That would be  100,000% return! I don't think le Duc is aiming quite that high, but don't let me stop you! 
After all, there's nothing quite like watching a duck gopher it!


----------



## luutzu

cynic said:


> That would be  100,000% return! I don't think le Duc is aiming quite that high, but don't let me stop you!
> After all, there's nothing quite like watching a duck gopher it!




I'm looking at BUffett's investment in the original Washington Post Co.

It returned him over 100,000% over some 40 years. From an initial investment of some $10.7m, ignoring dividends... he sold it for $1.1B. 

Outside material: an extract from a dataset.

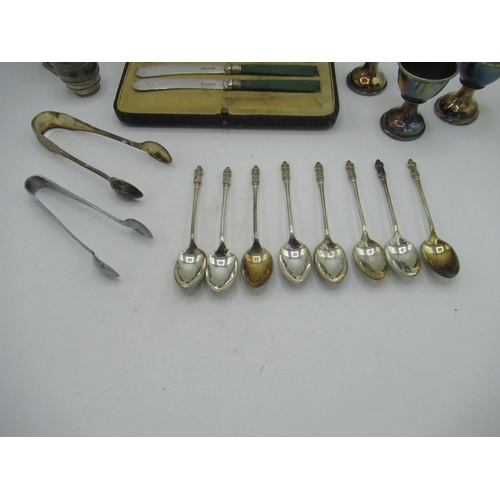 43 - Cased set of five green handled knives, eight apostle tea spoons, salt and pepper set, two pairs of ...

Quite impressive that guy.


----------



## cynic

luutzu said:


> I'm looking at BUffett's investment in the original Washington Post Co.
> 
> It returned him over 100,000% over some 40 years. From an initial investment of some $10.7m, ignoring dividends... he sold it for $1.1B.
> 
> Quite impressive that guy.



I know that many adore WB, but let's not overstate his achievements.
Care to revise your claculation.
According to mine the return was somewhere in the order of 10,000%


----------



## luutzu

cynic said:


> I know that many adore WB, but let's not overstate his achievements.
> Care to revise your claculation.
> According to mine the return was somewhere in the order of 10,000%




It's only one zero off. So that's nothing


----------



## Value Collector

Wow, what can I say other than this is just more rediculous stuff for Duc.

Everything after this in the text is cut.